Lebanon now has the opportunity to hold parliamentary elections under new electoral rules. But forming a civil system that prioritizes the rights of individuals over those of religious sects — and allows citizens a direct say in how they are governed rather than suffocates their voices through layers of corrupt sectarian bosses — faces daunting challenges. Foremost among those challenges is Hezbollah, which benefits from the current system.
Reform will be impossible unless the Lebanese people, with international support, reduce the political and military power of Hezbollah. Designated as a terrorist organization by the United States, the United Kingdom and several other countries, as well as the Arab League, it uses the corrupt sectarian system to block reforms that threaten its influence over Lebanon's government, financial system and illicit economy.
More and more Lebanese see Hezbollah, an Iranian proxy, as the main stumbling block facing international relief; they scoffed at Hezbollah leader Hassan Nasrallah's denial that the organization holds any responsibility for the explosion. The suffering that Hezbollah has inflicted on the Syrian population during the civil war and the costs the Lebanese people have borne fighting on behalf of the Iranian regime there compounds anti-Hezbollah sentiment.
Now is the time for potential international donors to Lebanon to magnify the voices of the Lebanese people and make it clear that there can be no bailout of a government and financial system controlled by a terrorist proxy for the Islamic Republic of Iran. Although Hezbollah is weakened politically and financially, because of the country's poor economic state and banking woes that limit its ability to receive money from Iran, its militia controls parts of Lebanon crucial to threatening its southern neighbor, Israel.

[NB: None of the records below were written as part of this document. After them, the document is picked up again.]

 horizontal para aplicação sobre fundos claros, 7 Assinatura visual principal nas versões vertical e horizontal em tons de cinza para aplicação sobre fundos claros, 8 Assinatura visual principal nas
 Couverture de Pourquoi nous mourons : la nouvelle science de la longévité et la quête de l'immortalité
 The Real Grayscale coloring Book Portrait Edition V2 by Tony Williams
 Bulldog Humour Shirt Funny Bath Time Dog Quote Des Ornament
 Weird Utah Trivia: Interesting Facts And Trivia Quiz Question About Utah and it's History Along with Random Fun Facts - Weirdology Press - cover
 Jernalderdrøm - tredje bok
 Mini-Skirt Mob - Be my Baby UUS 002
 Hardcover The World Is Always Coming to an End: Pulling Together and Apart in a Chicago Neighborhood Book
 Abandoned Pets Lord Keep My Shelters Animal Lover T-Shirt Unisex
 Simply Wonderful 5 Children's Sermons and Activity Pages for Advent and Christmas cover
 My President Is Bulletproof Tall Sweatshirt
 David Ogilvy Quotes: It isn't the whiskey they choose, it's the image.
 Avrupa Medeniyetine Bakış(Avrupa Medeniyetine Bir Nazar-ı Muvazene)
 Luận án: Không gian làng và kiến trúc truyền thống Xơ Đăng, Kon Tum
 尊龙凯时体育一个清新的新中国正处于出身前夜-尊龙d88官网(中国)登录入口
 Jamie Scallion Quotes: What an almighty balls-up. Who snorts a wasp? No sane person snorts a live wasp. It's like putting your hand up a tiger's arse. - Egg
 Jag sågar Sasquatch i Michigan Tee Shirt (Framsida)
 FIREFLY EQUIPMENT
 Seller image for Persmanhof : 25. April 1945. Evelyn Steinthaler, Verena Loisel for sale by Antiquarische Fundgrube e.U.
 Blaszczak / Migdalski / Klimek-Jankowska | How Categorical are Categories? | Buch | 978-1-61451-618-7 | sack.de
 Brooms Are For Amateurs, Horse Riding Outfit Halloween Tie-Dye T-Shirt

As it did in 2006, it is possible that Iran will incite a war with Israel via Hezbollah to distract from growing dissension at home and arrest Hezbollah's plummeting reputation in Lebanon. The United States, France and like-minded countries can place conditions on aid designed to prevent war and reduce Hezbollah's ability to hold the Lebanese and Israeli people hostage.
There can be no bailout of a government and financial system controlled by a terrorist proxy for the Islamic Republic of Iran.
Conditions could include a declaration of a state of emergency in Lebanon and the use of the U.S.-trained Lebanese Armed Forces to restrain Hezbollah and begin reducing its arsenal, with priority on its Iranian-supplied precision guided munitions. The United Nations should also direct its force of 10,000 peacekeepers to support the Lebanese Armed Forces as they deploy throughout the south of Lebanon and position U.N. forces along the Syrian border to help disrupt arms and munitions trafficking. Tight international monitoring of Lebanon's airport and the port, as well as a reformed banking system, would further keep Hezbollah from receiving Iranian support.
As France and the United States help organize an international relief effort for Lebanon, it is worth remembering the explosions of Oct. 23, 1983, in the midst of Lebanon's 15-year civil war, targeting American and French service members. The casualties included 241 U.S. service members, 58 French paratroopers and six civilians all there to keep the peace.
Macron's ambition that the explosion of Aug. 4 might mark the "start of a new era" is worthy of support. But calls for reforms to the banking, electricity and customs sectors will not work unless sustained popular and international pressure forces the corrupt political class out of power, dismantles the sectarian patronage system and loosens Hezbollah's political and military grip on power. Otherwise, today's reform effort, like the peacekeeping effort in the early 1980s, will end in profound disappointment and more human suffering.